Results. The effects of hypoperfusion on systolic function, diastolic function (dP/dtmin, end-diastolic pressure–volume relation), external efficiency, and contractile efficiency were similar in both the IP and control groups. Lactate efflux was significantly reduced after preconditioning (p = 0.02). During reperfusion, recovery of systolic function and coronary flow were significantly improved in the IP group compared with controls: aortic flow, 85% versus 63% (p = 0.01); dP/dtmax, 91% versus 67% (p = 0.001); pressure–volume area, 97% versus 68% (p = 0.01); Emax, 74% versus 62% (p = 0.03); and Mw, 94% versus 84% (p = 0.04). Release of creatine kinase was reduced in the IP group, 9.6 ± 1.3 U · 5 min-1 · 100 g-1 wet weight, versus controls, 12.7 ± 2.7 U · 5 min-1 · 100 g-1 wet weight (p = 0.04). During reperfusion, contractile efficiency (p = 0.03) and external efficiency (p = 0.02) recovered better in preconditioned than in untreated hearts. Recovery was less pronounced in the DPCPX group compared with the IP group (p, not significant).

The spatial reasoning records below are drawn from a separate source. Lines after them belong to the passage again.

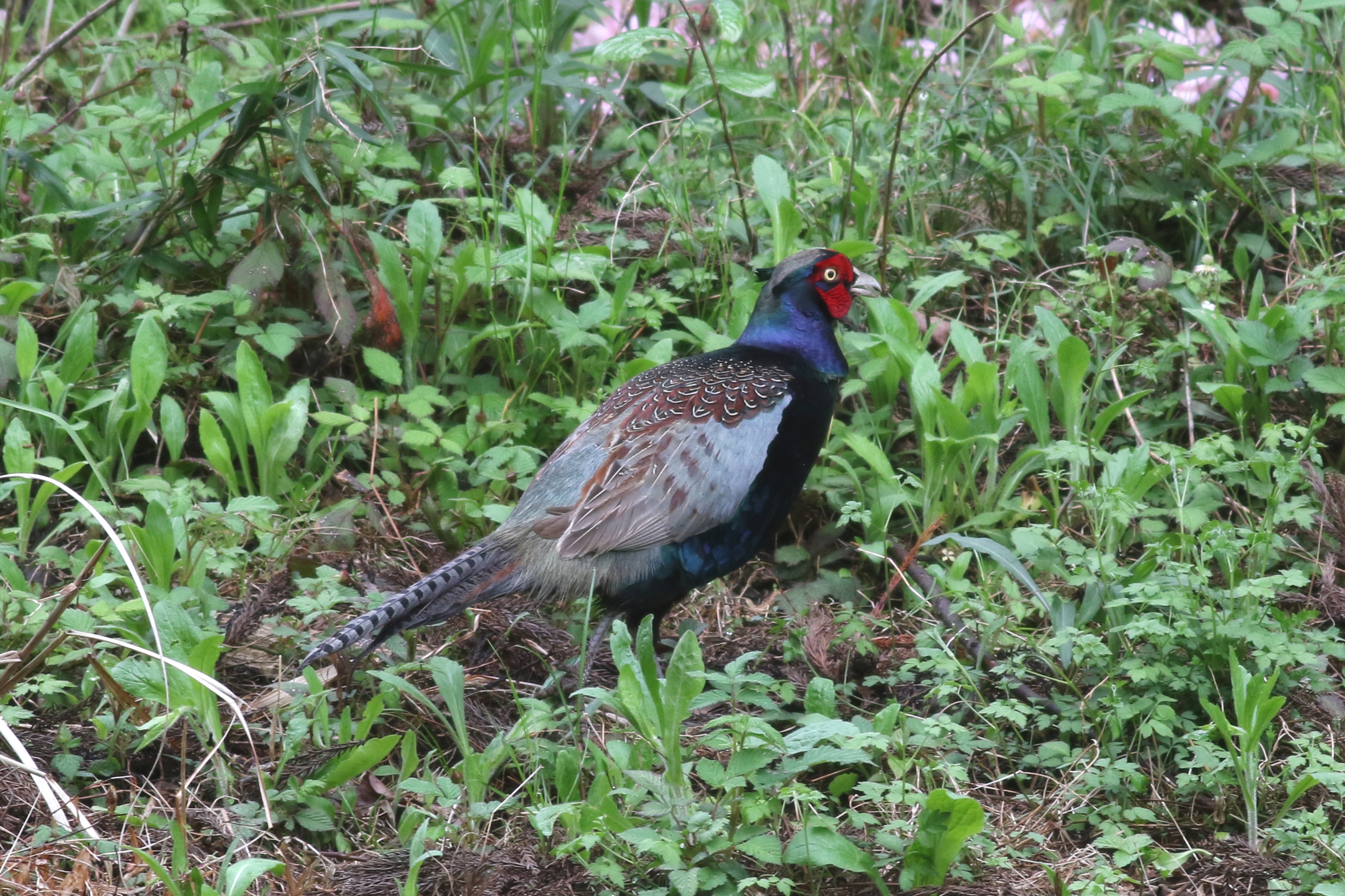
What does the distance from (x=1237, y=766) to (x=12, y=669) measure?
2.84m

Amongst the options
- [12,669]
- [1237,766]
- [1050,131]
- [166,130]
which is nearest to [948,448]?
[1237,766]

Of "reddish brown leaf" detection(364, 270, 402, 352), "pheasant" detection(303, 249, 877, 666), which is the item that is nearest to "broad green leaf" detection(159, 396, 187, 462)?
"reddish brown leaf" detection(364, 270, 402, 352)

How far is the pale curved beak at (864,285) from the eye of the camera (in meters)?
4.57

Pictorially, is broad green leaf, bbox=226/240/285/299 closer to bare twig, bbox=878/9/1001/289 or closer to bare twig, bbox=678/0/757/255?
bare twig, bbox=678/0/757/255

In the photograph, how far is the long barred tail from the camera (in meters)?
3.52

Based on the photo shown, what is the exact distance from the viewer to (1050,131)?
18.3ft

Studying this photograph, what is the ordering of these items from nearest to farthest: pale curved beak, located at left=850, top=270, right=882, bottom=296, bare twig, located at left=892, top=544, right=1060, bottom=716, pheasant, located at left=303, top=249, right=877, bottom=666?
1. bare twig, located at left=892, top=544, right=1060, bottom=716
2. pheasant, located at left=303, top=249, right=877, bottom=666
3. pale curved beak, located at left=850, top=270, right=882, bottom=296

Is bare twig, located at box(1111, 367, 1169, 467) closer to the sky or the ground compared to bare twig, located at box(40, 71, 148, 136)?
closer to the ground

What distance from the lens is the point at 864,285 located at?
4.58 m

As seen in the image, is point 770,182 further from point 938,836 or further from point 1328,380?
point 938,836

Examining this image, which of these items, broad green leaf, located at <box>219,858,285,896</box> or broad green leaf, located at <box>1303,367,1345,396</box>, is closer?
broad green leaf, located at <box>219,858,285,896</box>

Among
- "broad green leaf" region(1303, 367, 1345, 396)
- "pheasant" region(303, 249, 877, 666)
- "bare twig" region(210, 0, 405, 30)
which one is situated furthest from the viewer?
"bare twig" region(210, 0, 405, 30)

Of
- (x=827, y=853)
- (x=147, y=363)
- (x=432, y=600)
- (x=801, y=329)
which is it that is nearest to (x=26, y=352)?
(x=147, y=363)

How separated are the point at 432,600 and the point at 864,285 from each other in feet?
6.04
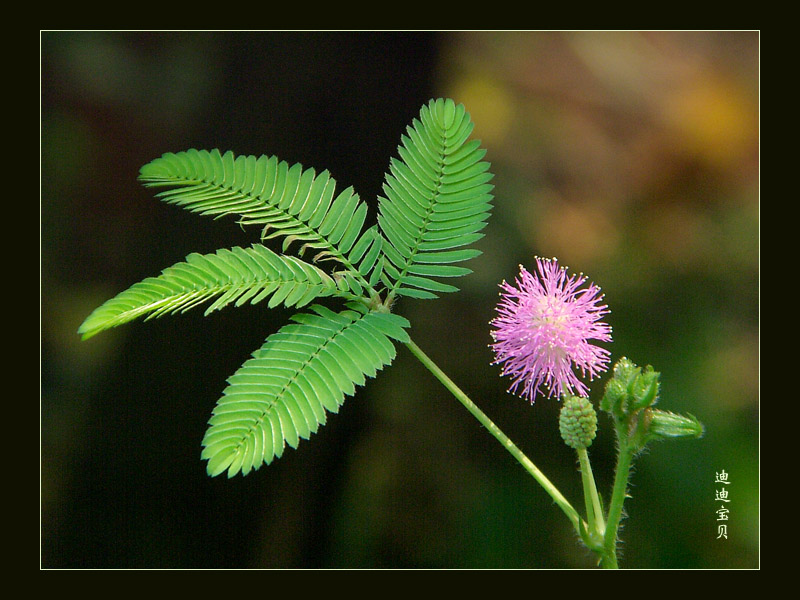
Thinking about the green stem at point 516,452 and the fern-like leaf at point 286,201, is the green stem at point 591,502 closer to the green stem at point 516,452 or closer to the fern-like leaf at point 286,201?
the green stem at point 516,452

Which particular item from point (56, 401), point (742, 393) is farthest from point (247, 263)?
point (742, 393)

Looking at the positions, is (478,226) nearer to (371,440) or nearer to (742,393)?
(371,440)

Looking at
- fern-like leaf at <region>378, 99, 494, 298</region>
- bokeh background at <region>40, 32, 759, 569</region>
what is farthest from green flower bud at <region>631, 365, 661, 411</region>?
bokeh background at <region>40, 32, 759, 569</region>

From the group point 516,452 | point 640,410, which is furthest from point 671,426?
point 516,452

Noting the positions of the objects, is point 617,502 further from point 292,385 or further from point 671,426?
point 292,385

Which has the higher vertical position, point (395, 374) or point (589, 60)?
point (589, 60)

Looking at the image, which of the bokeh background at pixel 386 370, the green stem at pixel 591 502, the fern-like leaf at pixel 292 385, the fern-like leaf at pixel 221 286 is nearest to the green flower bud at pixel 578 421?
the green stem at pixel 591 502
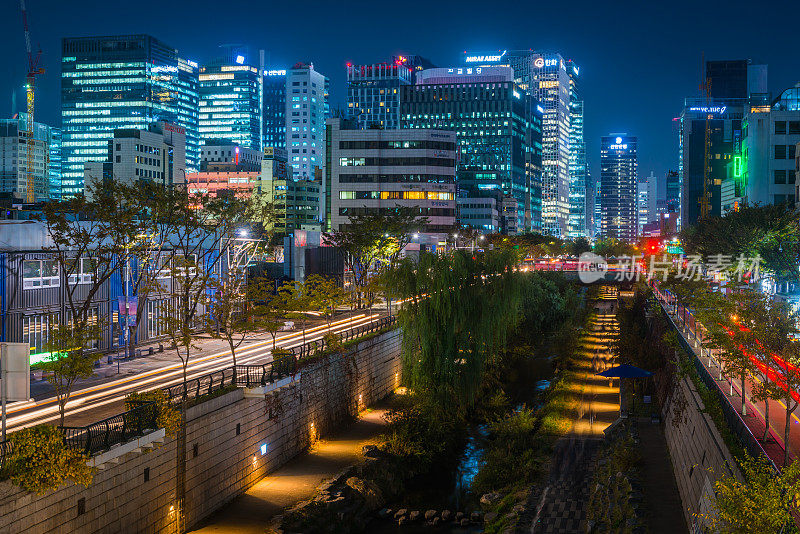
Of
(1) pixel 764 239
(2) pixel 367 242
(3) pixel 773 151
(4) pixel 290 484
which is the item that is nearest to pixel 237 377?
(4) pixel 290 484

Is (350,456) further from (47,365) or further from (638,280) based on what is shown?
(638,280)

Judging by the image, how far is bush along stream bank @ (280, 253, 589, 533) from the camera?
2941 centimetres

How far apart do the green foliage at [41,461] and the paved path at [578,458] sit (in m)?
16.2

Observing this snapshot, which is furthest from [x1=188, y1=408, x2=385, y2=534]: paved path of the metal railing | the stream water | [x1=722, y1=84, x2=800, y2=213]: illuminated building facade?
[x1=722, y1=84, x2=800, y2=213]: illuminated building facade

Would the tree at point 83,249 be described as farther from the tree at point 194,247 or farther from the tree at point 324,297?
the tree at point 324,297

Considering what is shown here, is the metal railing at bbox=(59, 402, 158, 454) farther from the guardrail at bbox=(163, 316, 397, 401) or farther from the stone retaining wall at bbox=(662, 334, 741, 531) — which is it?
the stone retaining wall at bbox=(662, 334, 741, 531)

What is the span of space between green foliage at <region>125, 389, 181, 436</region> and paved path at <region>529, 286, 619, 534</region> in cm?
1323

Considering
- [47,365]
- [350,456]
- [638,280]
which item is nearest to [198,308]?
[350,456]

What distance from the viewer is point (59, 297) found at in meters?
37.3

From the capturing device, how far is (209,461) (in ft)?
86.2

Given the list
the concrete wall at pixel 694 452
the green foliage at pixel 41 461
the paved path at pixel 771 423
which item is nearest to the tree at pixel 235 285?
the green foliage at pixel 41 461

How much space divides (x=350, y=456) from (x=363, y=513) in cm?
555

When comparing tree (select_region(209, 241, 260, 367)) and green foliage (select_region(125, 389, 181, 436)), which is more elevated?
tree (select_region(209, 241, 260, 367))

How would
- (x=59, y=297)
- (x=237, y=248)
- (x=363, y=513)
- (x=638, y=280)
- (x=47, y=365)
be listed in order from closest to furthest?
(x=47, y=365) < (x=363, y=513) < (x=59, y=297) < (x=237, y=248) < (x=638, y=280)
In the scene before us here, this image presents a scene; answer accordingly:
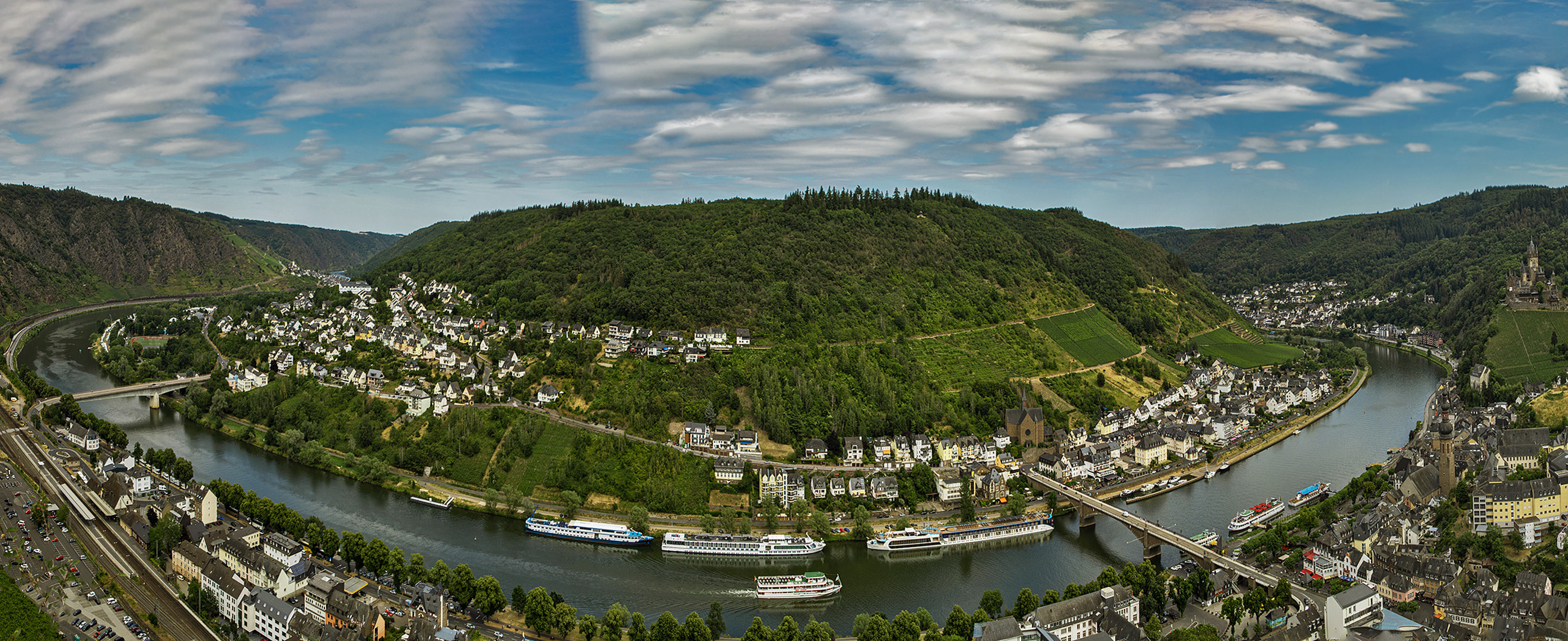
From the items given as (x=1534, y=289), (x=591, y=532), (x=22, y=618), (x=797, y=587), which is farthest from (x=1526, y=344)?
(x=22, y=618)

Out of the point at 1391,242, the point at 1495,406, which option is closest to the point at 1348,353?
the point at 1495,406

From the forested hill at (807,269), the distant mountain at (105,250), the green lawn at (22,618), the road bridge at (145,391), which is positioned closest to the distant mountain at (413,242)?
the distant mountain at (105,250)

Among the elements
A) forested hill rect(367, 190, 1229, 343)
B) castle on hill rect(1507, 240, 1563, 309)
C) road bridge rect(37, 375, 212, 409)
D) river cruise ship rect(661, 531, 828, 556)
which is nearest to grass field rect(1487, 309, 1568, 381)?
castle on hill rect(1507, 240, 1563, 309)

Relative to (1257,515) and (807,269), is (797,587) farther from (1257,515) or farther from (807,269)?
(807,269)

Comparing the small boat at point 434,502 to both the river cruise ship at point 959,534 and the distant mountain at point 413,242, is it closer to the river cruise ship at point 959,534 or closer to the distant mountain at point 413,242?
the river cruise ship at point 959,534

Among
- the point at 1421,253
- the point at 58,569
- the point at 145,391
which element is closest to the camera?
the point at 58,569

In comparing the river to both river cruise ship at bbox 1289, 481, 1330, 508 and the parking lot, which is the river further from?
the parking lot

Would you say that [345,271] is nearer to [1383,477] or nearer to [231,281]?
[231,281]

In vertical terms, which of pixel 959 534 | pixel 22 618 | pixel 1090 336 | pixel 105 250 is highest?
pixel 105 250
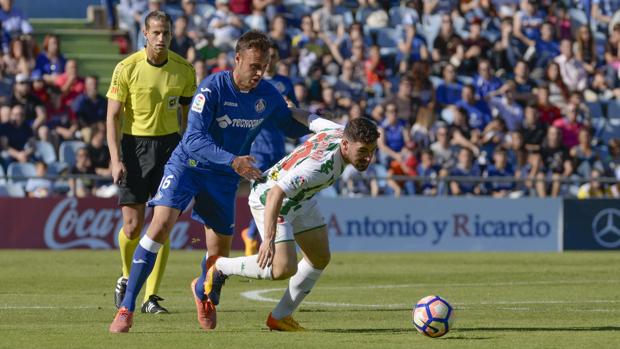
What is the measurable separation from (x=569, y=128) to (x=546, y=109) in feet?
2.10

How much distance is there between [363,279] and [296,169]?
7345 millimetres

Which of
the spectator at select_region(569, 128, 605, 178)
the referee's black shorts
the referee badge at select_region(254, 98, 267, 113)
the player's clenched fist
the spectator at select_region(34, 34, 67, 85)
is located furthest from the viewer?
the spectator at select_region(569, 128, 605, 178)

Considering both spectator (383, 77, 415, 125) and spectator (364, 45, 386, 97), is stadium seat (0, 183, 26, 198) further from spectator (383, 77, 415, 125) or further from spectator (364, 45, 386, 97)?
spectator (364, 45, 386, 97)

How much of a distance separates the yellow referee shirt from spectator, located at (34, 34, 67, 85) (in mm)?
12846

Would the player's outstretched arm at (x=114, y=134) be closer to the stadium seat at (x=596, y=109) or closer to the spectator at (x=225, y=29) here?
the spectator at (x=225, y=29)

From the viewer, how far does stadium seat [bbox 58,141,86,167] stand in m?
23.0

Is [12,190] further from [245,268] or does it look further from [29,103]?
[245,268]

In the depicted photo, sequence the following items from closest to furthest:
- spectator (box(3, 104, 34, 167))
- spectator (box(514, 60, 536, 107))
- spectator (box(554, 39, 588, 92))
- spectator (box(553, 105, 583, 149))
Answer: spectator (box(3, 104, 34, 167)), spectator (box(553, 105, 583, 149)), spectator (box(514, 60, 536, 107)), spectator (box(554, 39, 588, 92))

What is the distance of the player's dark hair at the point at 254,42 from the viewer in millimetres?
10117

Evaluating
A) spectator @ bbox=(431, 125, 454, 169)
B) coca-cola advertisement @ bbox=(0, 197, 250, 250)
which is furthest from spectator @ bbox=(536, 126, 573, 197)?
coca-cola advertisement @ bbox=(0, 197, 250, 250)

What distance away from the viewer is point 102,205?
22203mm

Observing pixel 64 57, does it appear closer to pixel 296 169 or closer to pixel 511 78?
pixel 511 78

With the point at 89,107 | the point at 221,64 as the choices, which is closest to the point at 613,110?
the point at 221,64

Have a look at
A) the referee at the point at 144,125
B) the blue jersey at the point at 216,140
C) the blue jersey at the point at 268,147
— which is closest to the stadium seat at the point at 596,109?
the blue jersey at the point at 268,147
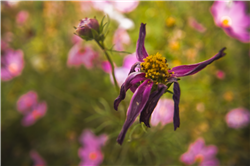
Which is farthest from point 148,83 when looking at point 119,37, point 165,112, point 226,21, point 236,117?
point 236,117

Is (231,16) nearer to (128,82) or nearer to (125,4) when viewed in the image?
(125,4)

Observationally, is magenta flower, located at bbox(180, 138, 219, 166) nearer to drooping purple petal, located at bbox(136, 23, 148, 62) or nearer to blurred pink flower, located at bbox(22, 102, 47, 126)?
drooping purple petal, located at bbox(136, 23, 148, 62)

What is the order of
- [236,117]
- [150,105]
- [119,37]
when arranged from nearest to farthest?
1. [150,105]
2. [119,37]
3. [236,117]

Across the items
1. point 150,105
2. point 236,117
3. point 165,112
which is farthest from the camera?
point 236,117

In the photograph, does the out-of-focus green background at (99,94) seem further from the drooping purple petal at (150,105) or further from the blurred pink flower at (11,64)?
the drooping purple petal at (150,105)

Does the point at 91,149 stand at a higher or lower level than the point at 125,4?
lower

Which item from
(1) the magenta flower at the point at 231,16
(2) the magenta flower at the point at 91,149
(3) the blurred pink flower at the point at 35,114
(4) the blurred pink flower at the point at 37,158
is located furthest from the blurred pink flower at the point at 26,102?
(1) the magenta flower at the point at 231,16

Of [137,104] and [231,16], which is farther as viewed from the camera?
[231,16]
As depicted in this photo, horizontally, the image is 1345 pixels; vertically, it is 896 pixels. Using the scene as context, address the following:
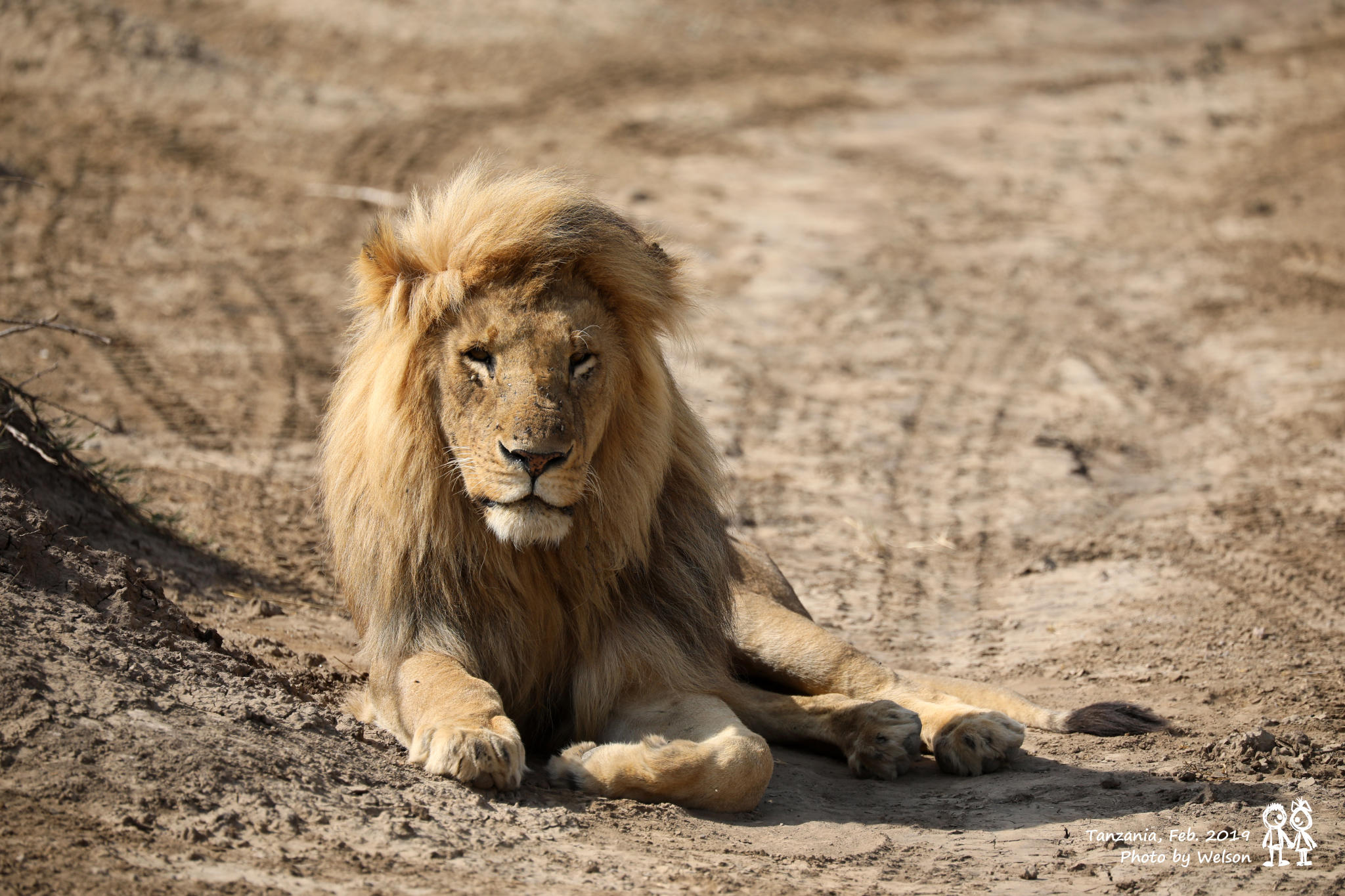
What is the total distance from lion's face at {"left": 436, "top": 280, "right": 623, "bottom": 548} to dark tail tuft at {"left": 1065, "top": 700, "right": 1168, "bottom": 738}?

Conclusions. The results, derived from load-insensitive measures, confirm that IP provides protection after episodes of severe hypoperfusion by attenuating systolic dysfunction without improving diastolic dysfunction and reduces the severity of anaerobic metabolism as well as ischemic injury. Contractile efficiency and external efficiency both indicate improved energetics after IP (oxygen utilization by the contractile apparatus). The protective effect, at least in part, is mediated by adenosine A1 receptors.